L’Opus Dei è la voce che rappresenta il settore più conservatore della Chiesa?

Mi sembra molto semplicistico muoversi con questi schemi; ma giacché me lo chiede, le dirò che è proprio il contrario. Il messaggio della ricerca della santità in mezzo al mondo rivolto a tutti, qualunque sia la loro condizione, è ancora oggi rivoluzionario, all’avanguardia. Come ha affermato Paolo VI, è l’insegnamento più centrale del Concilio Vaticano II, e rimane ancora molto da fare per metterlo in pratica.

Perché prevale l’immagine di un Opus Dei di élite?

Può darsi che chi lo pensa abbia presente solo il proprio ambiente, chiudendosi così una giusta prospettiva. Ricordo che alcuni anni fa un autista di taxi era convinto che l’Opus Dei fosse solo per gli autisti di taxi. Forse non piace a tutti la logica di Dio, che chiede ai cristiani di sforzarsi per essere fermento nel mondo.

A che cosa attribuisce le critiche?

Alla bontà di Dio, che benedice con la Croce, alle miserie degli uomini, comprese le mie, e alla mancanza di informazione di chi le diffonde. Del resto, le persone che apprezzano l’Opus Dei sono senza dubbio incomparabilmente più numerose di quelle che lo criticano. Peraltro, le lodi non debbono portare a una autocompiacenza, perché non siamo migliori degli altri, né le critiche debbono portare al nervosismo e allo scoraggiamento: da tutto, con l’aiuto di Dio, è possibile trarre il bene. Io voglio molto bene ai pochi che criticano e li rispetto; non li considero nemici.

Quali sono le principali sfide della Chiesa nel XXI secolo?

Si potrebbero riassumere nella difesa e nella promozione della santità della famiglia, nella formazione dei sacerdoti e in una maggiore coscienza della chiamata dei laici all’apostolato.

Che influenza ha avuto l’Opus Dei durante il pontificato di Giovanni Paolo II?

Occorrerebbe una maggiore prospettiva storica per rispondere a questa domanda: il pontificato di Giovanni Paolo II prosegue il suo corso. In ogni modo, più che a questi ultimi 25 anni penso all’influenza degli insegnamenti di san Josemaría sull’importanza del messaggio evangelico della santificazione del lavoro. La cosa più importante nella Chiesa è ciò che Dio fa, malgrado le nostre limitazioni e i nostri errori personali.

Come considera il livello di religiosità della società, nel mondo?
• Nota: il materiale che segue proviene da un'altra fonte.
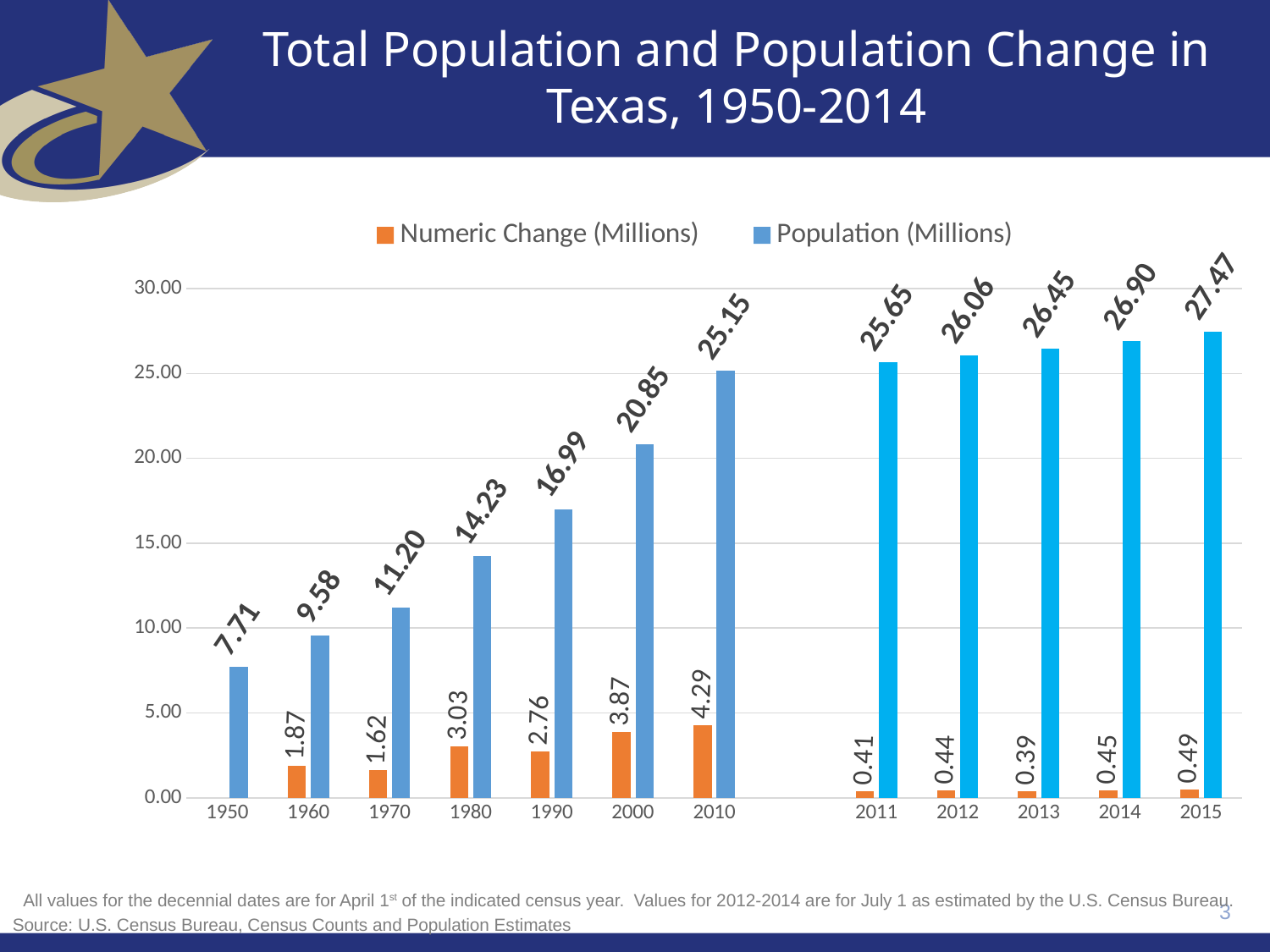
Which is larger, the Numeric Change (Millions) for 1960 or for 1970? 1960 How many series does the legend list? 2 What is the Population (Millions) value for 1950? 7.71 What is the Numeric Change (Millions) value for 2013? 0.39 What is the difference between the Population (Millions) values for 2015 and 2010? 2.32 What is the Population (Millions) value for 2010? 25.15 What kind of chart is shown on the slide? Bar chart Which year has the lowest Numeric Change (Millions) value among those labelled? 2013 What is the Numeric Change (Millions) value for 1980? 3.03 Which year has the highest Population (Millions) value? 2015 Which year has the highest Numeric Change (Millions) value? 2010 How many years are shown on the x axis? 12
Il concetto «religiosità» è molto vasto. Però dove cresce l’ateismo pratico, a una velocità forse mai vista nella storia, proliferano i venditori dei vari idoli di cartapesta: il denaro, il piacere, il potere. Ma proprio lì, come venti secoli fa nell’impero romano, non mancano giovani e meno giovani che sanno guardare la realtà in modo diverso, con forte senso di responsabilità e prospettiva soprannaturale e che non accettano di essere trattati come un mercato.

Come si spiega la crescita dell’indifferenza per tutto ciò che riguarda la sfera religiosa, con i progressi del fondamentalismo religioso, spesso associato all’espansione del terrorismo?

Chi potrebbe rispondere a questa domanda? La grande affluenza di giovani alle Giornate Mondiali della gioventù smentisce in parte la crescita dell’indifferenza religiosa. Non c’è dubbio che l’abbondanza di beni materiali può soffocare e spesso soffoca lo spirito. Noi cristiani siamo chiamati a vivere nel mondo, ma senza essere mondani. La disgregazione morale che registra la società di oggi in tanti aspetti dimostra che una società senza Dio traballa. Il fondamentalismo rappresenta l’altra faccia della stessa moneta: è un pericolo in agguato quando non si annuncia la libertà con la quale Cristo ci ha liberato.

Romana, n. 37, Luglio-Dicembre 2003, p. 249-250.